If Sean didn’t know better, he’d now be convinced that Centerville was overrun with sex-crazed aliens, when in fact all it had was one beauty-parlor-cape-wearing, potty-mouthed superhero in training. 

Between sneezes and nose blows, Sean had pressed her about the young ‘alien’ who had rescued Smokey, returning over and over to the encounter. Her description of his attire (“I expect he was trying to assimilate, Mr. Astin”, an observation that begged the question of how parading around in public in a beauty parlor cape could possibly be termed ‘assimilating’) exactly matched what he’d been wearing when he rescued Sean. Not that Sean had had any serious doubts, but it established beyond question that it had indeed been Medusa Man. But Mrs. Rumble clung to her story that he was an alien and had returned to his spaceship. 

“And he got there how?” Sean had asked her.

“Why, he was beamed up, of course, like I said,” replied Mrs. Rumble. “Like poor dear Arthur and countless others.”

“You saw this occur?”

“Well... not exactly,” she’d admitted.

“What exactly _did_ you see?” A slightly mulish look had appeared on her face, indicating that he was pushing too hard, so Sean picked up an oatmeal raisin cookie and bit into it. “Mm, this is delicious, Mrs. Rumble,” he’d said. Which it was actually, but even if it had had the consistency of concrete and tasted like dust he’d have praised it to the skies. It never hurt to butter up a potential lead.

Mrs. Rumble had beamed with delight. “Why thank you, Mr. Astin. It’s an old family recipe.”

“Sean, please. Mr. Astin is much too formal. Now, you were saying about the alien... how he returned to his ship?” Sean had prodded gently.

“I invited him in for some tea, but he said he was very sorry but he had to return to his people, and then he took off running. Pity, I really would have liked to ask him about Arthur.”

“So the actual beaming up you didn’t witness.” Sean licked some crumbs from his fingers with a yum sound, and caught a pair of enormous blue eyes fixed on him. A well-mannered kid like Elijah _would_ be appalled by his manners, but he’d do whatever it took to get on Violet Rumble’s good side. Well, within reason. He had his limits.

“No, but I heard a very familiar rumbling sound up in the clouds and there was a brilliant flash of light, so I’m certain that’s what happened.”

“Hmm.” Sean scribbled a note on his pad. _Afternoon thunderstorm? Check weather records._ “What direction did the alien run?”

“Let me see... He cut across my yard, jumped the fence into the Twofoots’ yard and that was the last I saw of him. I’m sure he was heading for the woods at the end of the cul-de-sac. That’s where they beam people up and down,” she’d said knowledgeably. 
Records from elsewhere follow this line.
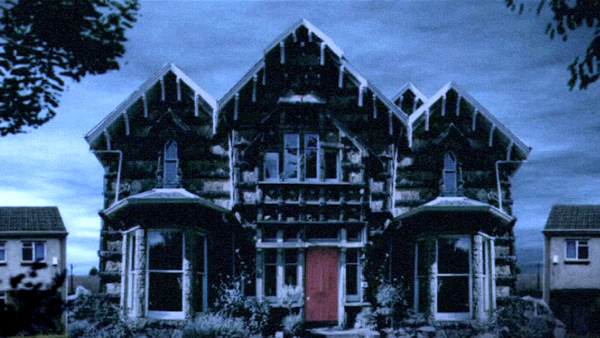 Still from Meat the Campbells showing a house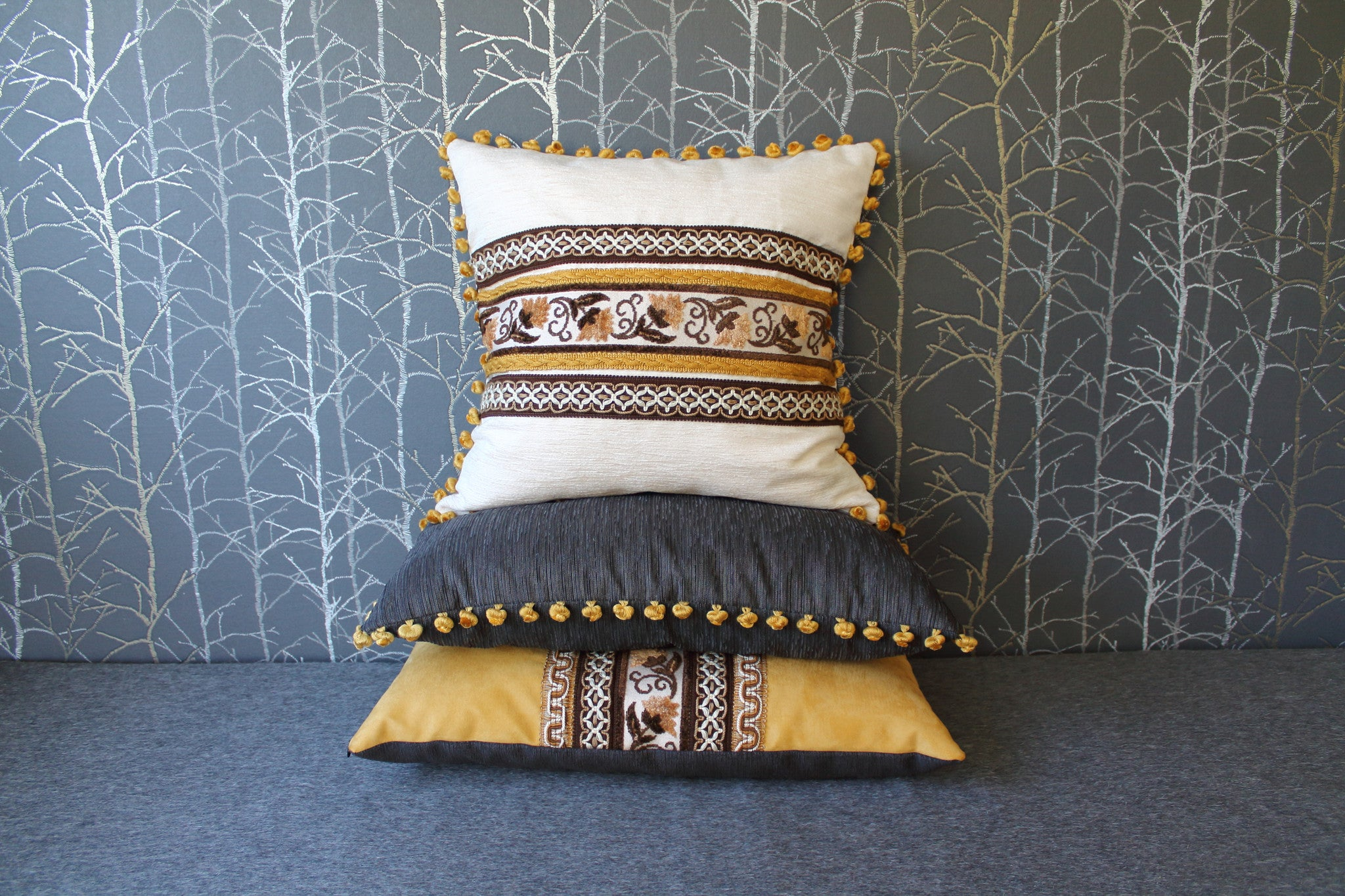 "15x23""or 40x60cm lumbar pillow - grey with yellow pompoms"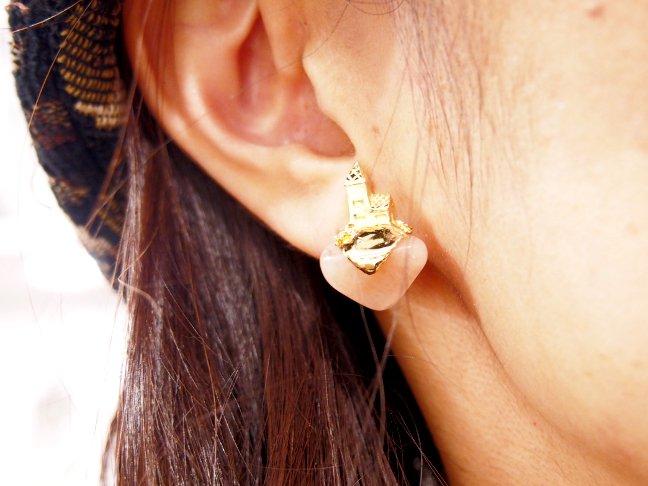 fFillyjonk フィリフヨンカ 小さなお家と天然石のイヤリング ピーチアベンチュリ (片耳)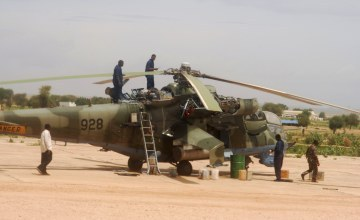Ugandský bojový vrtuľník Mi-24 sovietskej výroby, ktorému sa podarilo pristáť v Keni, pričom ostatné sa stratili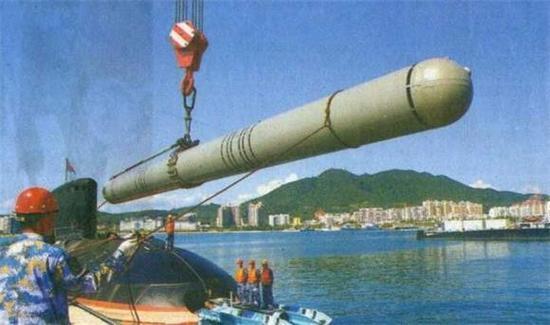 """图片:我国基洛级潜艇从鱼雷口装填""""俱乐部""""巡航导弹。"""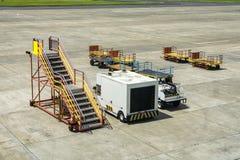 Tjänste- medel för flygplats Arkivbilder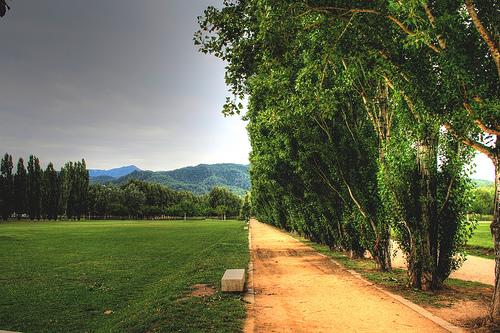El Parque Neolítico se encuentra junto al río y al final de un extenso parque que también recibe el mismo nombre de la Draga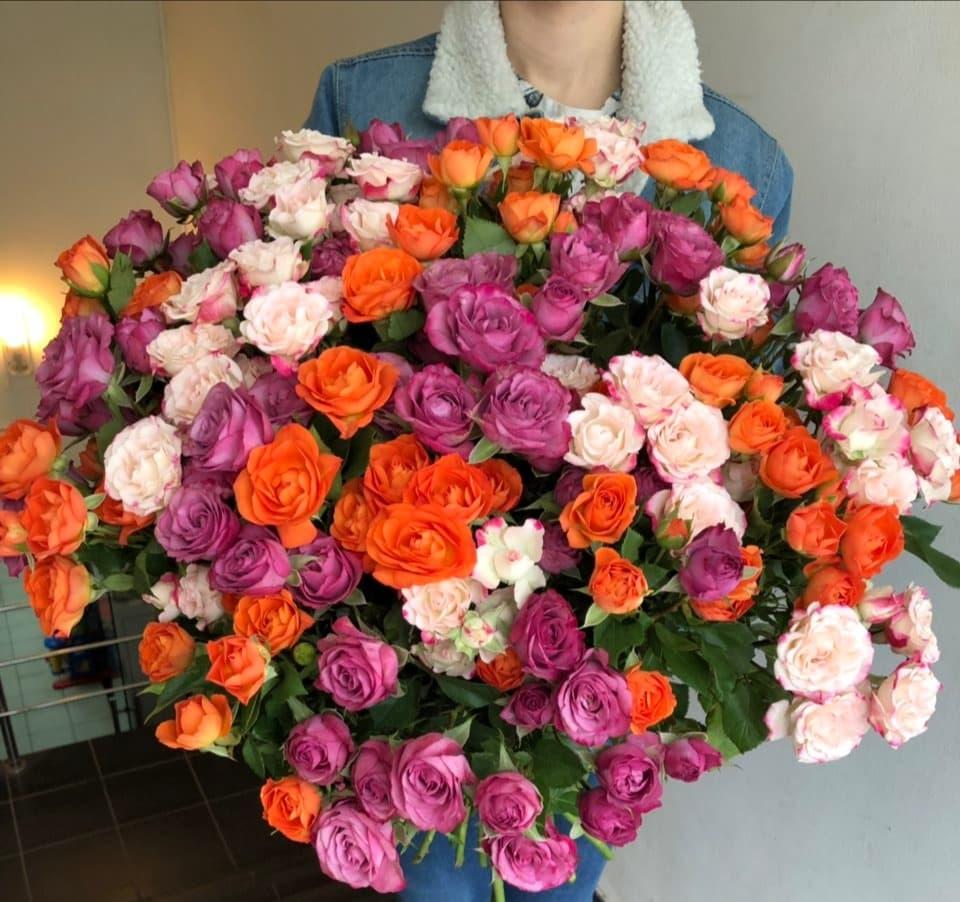 35 кустовых роз микс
And that had been that. Sean disengaged himself from his feline admirers and Mrs. Rumble printed the cookie recipe on one of the index cards Elijah was using to take notes. He’d shyly requested it, saying that he knew someone who loved to bake and would definitely want to try it.

“Such a quiet, polite young man,” she’d whispered to Sean as they prepared to leave. “You’ve raised him right, Sean.”
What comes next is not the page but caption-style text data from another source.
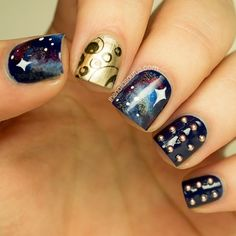 Doctor Who themed nails? Maybe I'll do this for the Doctor Who themed wedding I'm attending next month! Uk Nails, Love Nails, How To Do Nails, Pretty Nails, Hair And Nails, Sexy Nails, Black Nails, Doctor Who Nails, Nail Art Pictures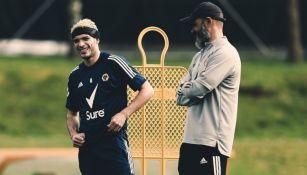 Raúl Jiménez en un entrenamiento del Wolverhampton junto a Nuno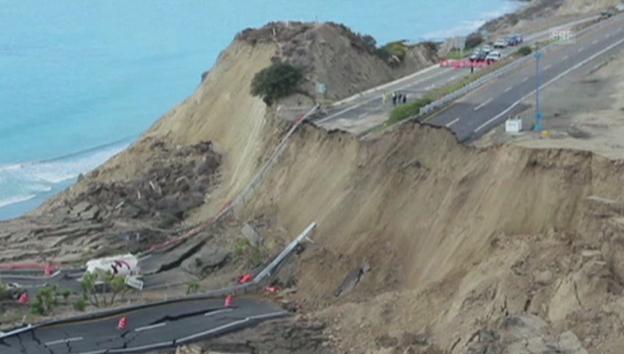 Video «Mexikanische Strasse sackt 30 Meter ab» abspielen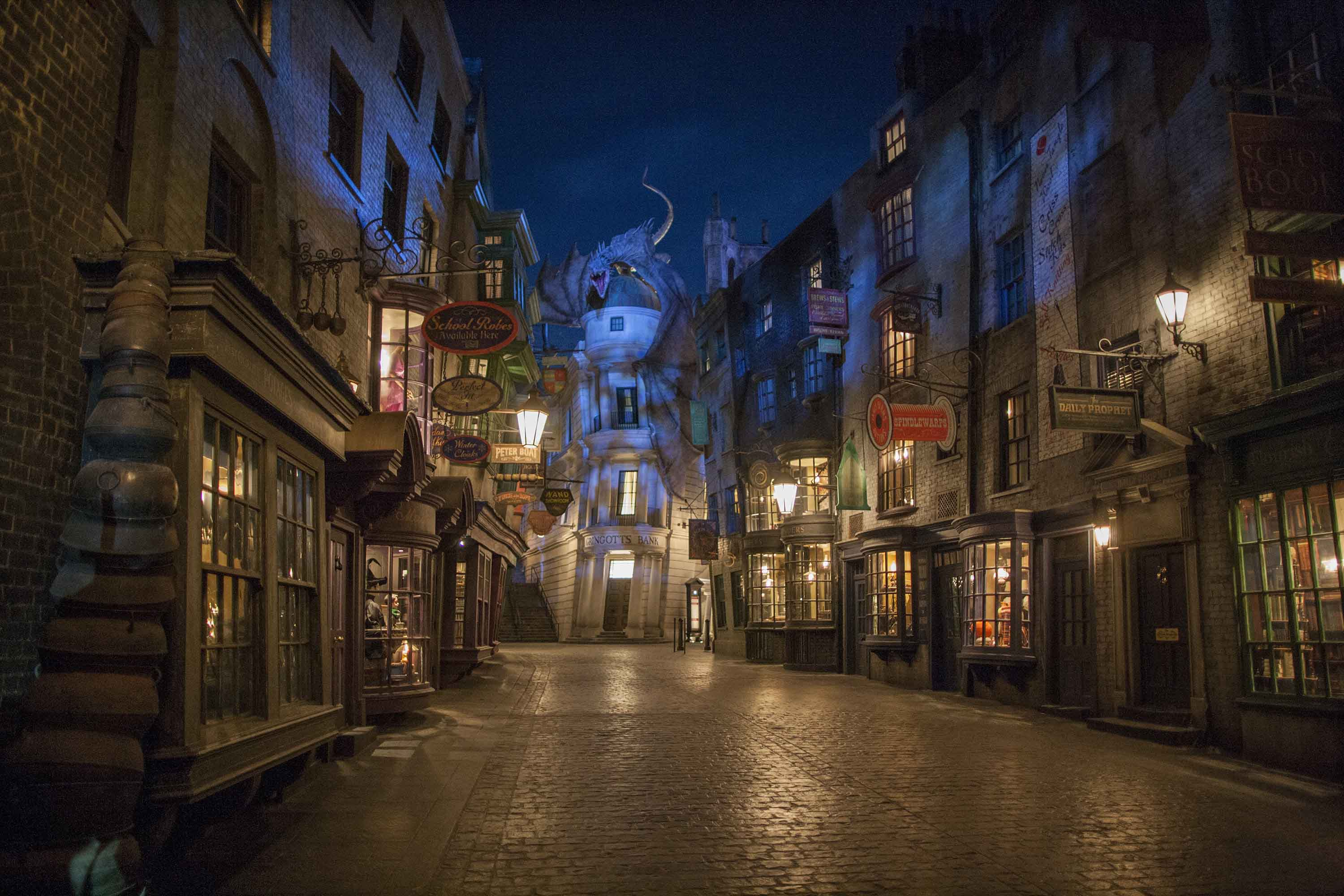 Diagon-Alley_1_LR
Before Sean could protest this outrage - did he look _that_ old? - he’d been seized with a succession of violent sneezes. He was convinced that Elijah’s sudden fit of coughing at the same time had nothing to do with allergies, though. The kid had sharp ears.

For formality’s sake, and because he needed the fresh air, Sean had investigated the woods at the end of the cul-de-sac, but that had yielded nothing but a cloud of bloodthirsty mosquitoes who, like Mrs. Rumble’s cats, preferred Sean to Elijah. The kid didn’t get so much as a single bite, but on sum Sean couldn’t regret being the chosen meal. It would have been wrong for Elijah’s pale, perfect skin to be marred by ugly red welts.

As they drove back to the _Standard_ building Sean said, “Well, Elijah, it looks like we’ve gotten all the information we can out of Mrs. Rumble, for now at least. If necessary, we’ll interview her again. Or maybe I’ll send you alone,” he added with feeling, “and spare my sinuses.” He was relieved to discover that his diphthongs were back in working order, but he wasn’t anxious to become a human cat tree again.

“You sound a lot better already,” offered Elijah. “Not nearly so stuffed up.”

“Thanks. Now as soon as you get home, I want you to review your notes. Jot down anything that might have occurred to you since we were with Mrs. Rumble, and see if anything strikes you, anything we should follow up on. A little time and perspective can make a big difference.” _Not to mention clear sinuses_ , he added mentally. “Tomorrow we’ll start working on developing other leads. We have to figure out the who, what, when, where and especially how of Medusa Man. Right now we only have partial answers. Make no mistake about it, though, it could take weeks. Are you game?”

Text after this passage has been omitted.